Le 16 janvier 1941, se déroulait à Mont-Luzin une cérémonie assez rare. Mère Clotilde recevait des mains du Général Frère, gouverneur de Lyon, la croix de guerre avec palme, la croix la plus enviée des soldats. La citation à l’ordre de l’Armée déclarait : « A reçu le 17 juin 1940 avec une résignation patriotique émouvante et une charité maternelle la section du 25ème régiment de Tirailleurs Sénégalais et la batterie du 405ème régiment d’Artillerie qui venaient organiser “la défense à tout prix” de son couvent contre de puissantes forces ennemies qui descendaient vers Lyon. Le 19 juin, n’ayant pu évacuer les sœurs malades ou infirmes, est restée avec elles au Couvent pendant les cinq heures que dura la bataille acharnée, soignant et réconfortant les blessés. Le 20 juin, a répondu tout simplement à un officier allemand qui lui reprochait d’avoir laissé transformer son couvent en forteresse : “Nous sommes religieuses, c’est vrai ; mais nos personnes et nos biens appartiennent à la France qui peut en disposer à sa volonté” » – « Vive Dieu pour que revive la France » se contenta de répondre Mère Clotilde.

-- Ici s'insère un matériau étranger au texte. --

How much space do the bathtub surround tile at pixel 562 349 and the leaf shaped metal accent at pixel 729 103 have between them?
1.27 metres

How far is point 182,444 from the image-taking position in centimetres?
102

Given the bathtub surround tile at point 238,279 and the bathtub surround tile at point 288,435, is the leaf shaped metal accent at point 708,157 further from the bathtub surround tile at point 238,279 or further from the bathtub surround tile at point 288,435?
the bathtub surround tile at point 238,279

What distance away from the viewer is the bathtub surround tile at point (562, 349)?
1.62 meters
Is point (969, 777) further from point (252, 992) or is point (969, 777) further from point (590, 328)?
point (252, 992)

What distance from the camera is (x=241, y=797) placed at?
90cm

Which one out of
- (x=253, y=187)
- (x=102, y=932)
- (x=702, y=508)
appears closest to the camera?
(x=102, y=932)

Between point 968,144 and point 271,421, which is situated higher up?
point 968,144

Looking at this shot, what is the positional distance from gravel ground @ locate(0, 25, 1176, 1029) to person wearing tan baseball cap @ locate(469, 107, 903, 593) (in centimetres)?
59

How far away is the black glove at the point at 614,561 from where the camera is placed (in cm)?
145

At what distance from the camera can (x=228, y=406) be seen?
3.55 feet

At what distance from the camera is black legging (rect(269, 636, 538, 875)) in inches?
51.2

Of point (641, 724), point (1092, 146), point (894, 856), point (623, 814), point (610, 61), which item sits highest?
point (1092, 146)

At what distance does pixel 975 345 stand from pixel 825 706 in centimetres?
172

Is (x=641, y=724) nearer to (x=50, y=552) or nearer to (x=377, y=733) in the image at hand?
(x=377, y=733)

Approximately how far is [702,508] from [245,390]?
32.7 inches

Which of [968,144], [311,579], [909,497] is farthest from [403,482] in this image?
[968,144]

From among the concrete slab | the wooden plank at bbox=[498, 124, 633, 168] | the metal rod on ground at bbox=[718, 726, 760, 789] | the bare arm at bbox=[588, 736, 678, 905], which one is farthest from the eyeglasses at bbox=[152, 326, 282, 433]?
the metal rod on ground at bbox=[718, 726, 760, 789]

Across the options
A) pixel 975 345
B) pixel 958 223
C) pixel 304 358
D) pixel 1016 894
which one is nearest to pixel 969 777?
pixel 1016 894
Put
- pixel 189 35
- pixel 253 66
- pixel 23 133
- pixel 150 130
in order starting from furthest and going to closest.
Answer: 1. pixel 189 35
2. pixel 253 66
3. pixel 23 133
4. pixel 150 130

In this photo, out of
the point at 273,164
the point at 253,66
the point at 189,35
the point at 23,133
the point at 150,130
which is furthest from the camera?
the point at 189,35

En lui remettant sa croix, le Général Frère lui dit : « Vous n’avez point fait le coup de feu, mais vous vous êtes héroïquement battues avec vos armes habituelles, les seules qui soient aujourd’hui capables de vaincre le monde. Ce sont les armes de la charité et de la prière. »
Mère Clotilde n’en avait pas fini avec les allemands, et les canonnades. Du 20 août au 3 septembre 1944, lors de leur retraite, des groupes de soldats allemands firent halte plusieurs fois à Mont-Luzin, et le couvent paya de nouveau son tribut à la guerre, mais cette fois par le pillage comme il arrive de la part de troupes qui refluent en désordre. Quinze jours de danger, voire de terreur : les hommes des maquis tenaient la région, harcelaient l’ennemi qui, affolé, exerçait des représailles, incendiait des maisons, des hameaux, prélevait des otages, fusillait. Et voici que dans la nuit du 2 au 3 septembre, à 23 heures s’abat sur le couvent un orage d’obus ; au petit matin le bombardement s’intensifie encore. On célèbre la messe dans la cave. Vers 9 heures, enfin, un prêtre qui logeait alors au couvent, se hasarde à aller aux nouvelles. Il rentre bientôt en hâte… radieux. Depuis la veille, l’armée française a libéré la région ; mais un renseignement inexact était parvenu aux officiers responsables des opérations : Mont-Luzin, leur avait-on dit, était tenu par les allemands. D’où le tir de harcèlement de la nuit… Mère Clotilde et ses sœurs auraient pu périr sous des obus français !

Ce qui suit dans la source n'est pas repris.